"Following on from our strong performance last year, sales for the group have continued to be strong and we are pleased with the results for the first six months of the year," chief executive Norah Barlow said.
The group reported it had achieved 83 new sales of occupation rights and 88 resales of occupation rights for the six months, increases of 102% and 52% respectively, on the previous corresponding period.
Summerset, which is building a village in Dunedin, is the country's third-largest retirement village operator with 1364 retirement units and 323 care beds spread across 13 villages throughout New Zealand.
The group designs, develops and operates villages that give specialised long-term managed care to the elderly.
Mrs Barlow said the financial statements for the six months ended June were being prepared and the state of sales provided might not necessarily reflect the financial performance for the period.
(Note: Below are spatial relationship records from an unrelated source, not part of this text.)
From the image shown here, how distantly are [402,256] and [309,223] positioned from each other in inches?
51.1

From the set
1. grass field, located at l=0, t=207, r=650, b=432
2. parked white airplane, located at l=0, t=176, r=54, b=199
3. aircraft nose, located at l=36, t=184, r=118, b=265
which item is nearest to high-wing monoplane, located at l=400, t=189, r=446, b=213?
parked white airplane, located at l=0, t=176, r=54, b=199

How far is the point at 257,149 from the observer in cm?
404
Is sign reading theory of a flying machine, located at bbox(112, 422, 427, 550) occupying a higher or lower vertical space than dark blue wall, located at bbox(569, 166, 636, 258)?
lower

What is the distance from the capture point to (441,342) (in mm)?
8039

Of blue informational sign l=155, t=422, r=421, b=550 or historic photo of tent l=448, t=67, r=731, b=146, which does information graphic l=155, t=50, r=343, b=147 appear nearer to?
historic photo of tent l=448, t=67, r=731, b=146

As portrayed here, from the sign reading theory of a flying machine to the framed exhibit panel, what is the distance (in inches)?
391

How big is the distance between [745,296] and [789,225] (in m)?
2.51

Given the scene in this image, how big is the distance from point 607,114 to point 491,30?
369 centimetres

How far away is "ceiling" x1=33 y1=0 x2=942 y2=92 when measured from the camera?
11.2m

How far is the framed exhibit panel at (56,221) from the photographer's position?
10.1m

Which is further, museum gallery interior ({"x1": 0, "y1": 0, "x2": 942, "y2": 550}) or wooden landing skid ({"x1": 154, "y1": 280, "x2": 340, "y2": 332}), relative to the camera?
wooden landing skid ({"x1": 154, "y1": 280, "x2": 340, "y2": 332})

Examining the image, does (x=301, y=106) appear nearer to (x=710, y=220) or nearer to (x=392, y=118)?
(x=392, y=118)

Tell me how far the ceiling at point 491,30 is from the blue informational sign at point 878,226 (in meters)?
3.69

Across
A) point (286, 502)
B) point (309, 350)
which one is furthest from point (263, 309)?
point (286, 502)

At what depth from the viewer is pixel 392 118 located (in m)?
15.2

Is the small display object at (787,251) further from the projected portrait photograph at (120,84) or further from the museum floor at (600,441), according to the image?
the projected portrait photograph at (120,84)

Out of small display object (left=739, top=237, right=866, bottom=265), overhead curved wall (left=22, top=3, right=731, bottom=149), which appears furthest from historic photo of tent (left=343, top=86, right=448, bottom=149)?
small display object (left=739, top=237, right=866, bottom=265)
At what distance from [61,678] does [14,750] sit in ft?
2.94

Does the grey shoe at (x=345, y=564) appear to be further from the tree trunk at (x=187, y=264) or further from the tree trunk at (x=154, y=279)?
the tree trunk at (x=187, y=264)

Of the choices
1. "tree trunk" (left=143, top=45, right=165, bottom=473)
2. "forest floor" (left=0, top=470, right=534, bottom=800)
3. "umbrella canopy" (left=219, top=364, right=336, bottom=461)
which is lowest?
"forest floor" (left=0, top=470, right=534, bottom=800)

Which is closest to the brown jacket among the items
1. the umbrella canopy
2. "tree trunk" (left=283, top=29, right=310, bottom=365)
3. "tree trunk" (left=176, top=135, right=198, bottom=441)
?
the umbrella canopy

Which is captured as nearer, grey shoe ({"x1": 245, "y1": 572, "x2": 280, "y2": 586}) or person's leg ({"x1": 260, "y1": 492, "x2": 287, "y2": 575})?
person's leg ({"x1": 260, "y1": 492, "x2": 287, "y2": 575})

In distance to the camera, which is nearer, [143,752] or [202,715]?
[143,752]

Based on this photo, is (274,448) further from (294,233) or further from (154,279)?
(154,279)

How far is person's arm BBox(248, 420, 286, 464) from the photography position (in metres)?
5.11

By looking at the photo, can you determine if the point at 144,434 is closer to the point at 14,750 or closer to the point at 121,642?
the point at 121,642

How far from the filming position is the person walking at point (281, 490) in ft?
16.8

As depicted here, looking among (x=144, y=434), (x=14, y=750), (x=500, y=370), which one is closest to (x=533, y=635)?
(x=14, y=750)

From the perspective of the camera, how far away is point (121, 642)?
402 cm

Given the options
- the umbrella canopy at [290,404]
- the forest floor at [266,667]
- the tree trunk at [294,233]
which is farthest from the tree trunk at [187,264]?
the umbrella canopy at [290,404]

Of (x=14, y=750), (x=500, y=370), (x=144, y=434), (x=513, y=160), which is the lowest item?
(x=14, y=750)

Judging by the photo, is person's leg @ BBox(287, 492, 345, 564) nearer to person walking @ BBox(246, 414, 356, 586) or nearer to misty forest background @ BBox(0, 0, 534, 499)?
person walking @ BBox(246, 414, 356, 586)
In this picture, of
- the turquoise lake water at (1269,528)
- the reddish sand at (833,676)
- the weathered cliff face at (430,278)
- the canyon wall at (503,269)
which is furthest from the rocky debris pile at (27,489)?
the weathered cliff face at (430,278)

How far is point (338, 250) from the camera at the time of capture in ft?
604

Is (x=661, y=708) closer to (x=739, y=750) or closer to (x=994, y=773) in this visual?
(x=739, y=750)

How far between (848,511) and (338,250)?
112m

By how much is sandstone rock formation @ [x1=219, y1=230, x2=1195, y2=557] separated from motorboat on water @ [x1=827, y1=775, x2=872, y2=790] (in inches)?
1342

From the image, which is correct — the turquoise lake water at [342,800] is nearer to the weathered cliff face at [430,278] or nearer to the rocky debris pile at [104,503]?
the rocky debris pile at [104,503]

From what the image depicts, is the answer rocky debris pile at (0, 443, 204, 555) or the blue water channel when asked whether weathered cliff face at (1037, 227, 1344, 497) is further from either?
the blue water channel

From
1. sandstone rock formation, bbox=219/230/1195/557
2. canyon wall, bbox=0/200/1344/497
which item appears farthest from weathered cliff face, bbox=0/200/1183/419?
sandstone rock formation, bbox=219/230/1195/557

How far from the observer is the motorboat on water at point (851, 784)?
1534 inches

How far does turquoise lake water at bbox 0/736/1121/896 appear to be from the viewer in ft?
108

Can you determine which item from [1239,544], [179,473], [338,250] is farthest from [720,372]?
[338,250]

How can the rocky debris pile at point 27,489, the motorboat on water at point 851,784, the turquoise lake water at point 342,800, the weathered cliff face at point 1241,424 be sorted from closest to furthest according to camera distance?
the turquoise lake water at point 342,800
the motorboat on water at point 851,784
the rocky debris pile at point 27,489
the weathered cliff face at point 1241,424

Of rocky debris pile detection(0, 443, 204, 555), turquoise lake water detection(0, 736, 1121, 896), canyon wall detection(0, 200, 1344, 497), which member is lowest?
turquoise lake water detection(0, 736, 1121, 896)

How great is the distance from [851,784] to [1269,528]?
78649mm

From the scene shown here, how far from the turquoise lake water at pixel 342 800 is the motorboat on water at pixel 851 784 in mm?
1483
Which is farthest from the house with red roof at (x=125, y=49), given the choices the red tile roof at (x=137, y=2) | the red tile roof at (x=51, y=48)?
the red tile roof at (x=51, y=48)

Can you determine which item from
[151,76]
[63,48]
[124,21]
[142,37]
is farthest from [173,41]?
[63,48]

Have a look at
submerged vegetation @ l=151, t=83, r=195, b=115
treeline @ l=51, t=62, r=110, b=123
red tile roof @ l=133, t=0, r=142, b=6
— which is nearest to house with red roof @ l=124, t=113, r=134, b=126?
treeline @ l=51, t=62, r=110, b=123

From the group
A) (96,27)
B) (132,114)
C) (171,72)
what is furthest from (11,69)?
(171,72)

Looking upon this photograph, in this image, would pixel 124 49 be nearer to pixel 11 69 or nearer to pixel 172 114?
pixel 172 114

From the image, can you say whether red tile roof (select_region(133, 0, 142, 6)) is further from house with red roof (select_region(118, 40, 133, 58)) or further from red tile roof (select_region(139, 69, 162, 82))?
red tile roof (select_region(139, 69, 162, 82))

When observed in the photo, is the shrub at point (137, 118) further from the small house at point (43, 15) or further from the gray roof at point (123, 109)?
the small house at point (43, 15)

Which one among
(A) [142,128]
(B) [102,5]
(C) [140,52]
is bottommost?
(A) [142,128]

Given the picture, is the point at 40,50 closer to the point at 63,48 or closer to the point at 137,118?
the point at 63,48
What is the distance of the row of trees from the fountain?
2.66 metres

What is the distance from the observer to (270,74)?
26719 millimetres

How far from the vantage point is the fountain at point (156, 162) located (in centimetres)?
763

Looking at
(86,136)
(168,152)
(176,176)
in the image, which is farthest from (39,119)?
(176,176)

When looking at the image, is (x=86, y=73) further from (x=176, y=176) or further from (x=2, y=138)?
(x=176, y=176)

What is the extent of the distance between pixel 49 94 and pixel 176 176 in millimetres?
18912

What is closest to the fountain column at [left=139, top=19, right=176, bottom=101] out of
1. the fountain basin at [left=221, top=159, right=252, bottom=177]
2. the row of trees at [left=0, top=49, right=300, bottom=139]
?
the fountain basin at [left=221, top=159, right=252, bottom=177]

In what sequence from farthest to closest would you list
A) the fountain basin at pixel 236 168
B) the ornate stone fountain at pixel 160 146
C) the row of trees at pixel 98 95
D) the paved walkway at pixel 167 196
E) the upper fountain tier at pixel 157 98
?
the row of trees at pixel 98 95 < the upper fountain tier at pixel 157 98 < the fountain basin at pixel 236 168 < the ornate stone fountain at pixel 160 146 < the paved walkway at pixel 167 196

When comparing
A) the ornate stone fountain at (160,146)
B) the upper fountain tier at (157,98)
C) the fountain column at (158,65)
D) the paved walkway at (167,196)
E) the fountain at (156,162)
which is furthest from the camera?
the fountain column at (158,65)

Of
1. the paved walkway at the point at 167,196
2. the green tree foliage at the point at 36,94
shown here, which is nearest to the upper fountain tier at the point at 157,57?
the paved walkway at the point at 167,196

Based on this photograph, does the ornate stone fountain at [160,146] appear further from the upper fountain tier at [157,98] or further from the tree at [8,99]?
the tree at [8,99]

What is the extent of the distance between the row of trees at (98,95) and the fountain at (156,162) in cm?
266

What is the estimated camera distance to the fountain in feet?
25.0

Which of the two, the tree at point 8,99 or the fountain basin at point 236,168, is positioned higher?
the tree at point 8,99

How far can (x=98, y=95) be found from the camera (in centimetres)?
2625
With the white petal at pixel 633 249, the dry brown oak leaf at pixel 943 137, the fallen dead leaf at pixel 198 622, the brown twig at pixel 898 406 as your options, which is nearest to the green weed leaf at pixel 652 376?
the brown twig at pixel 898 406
The half-year results would be released on August 21.
Craigs Investment Partners broker Peter McIntyre said that like its more established competitor, Ryman Healthcare, Summerset was able to recycle capital and fund future development using interest-free loans from existing residents.
While Ryman was the leader in the industry, with a better track record, and Summerset was less proven, Summerset had made rapid progress since it emerged from AMP ownership in 2009.
Summerset traded at a substantial discount to Ryman but Mr McIntyre believed it could start to narrow the valuation gap by delivering on its strategy.
"Overall, we see Summerset as higher-risk but higher-reward if its strategy is executed."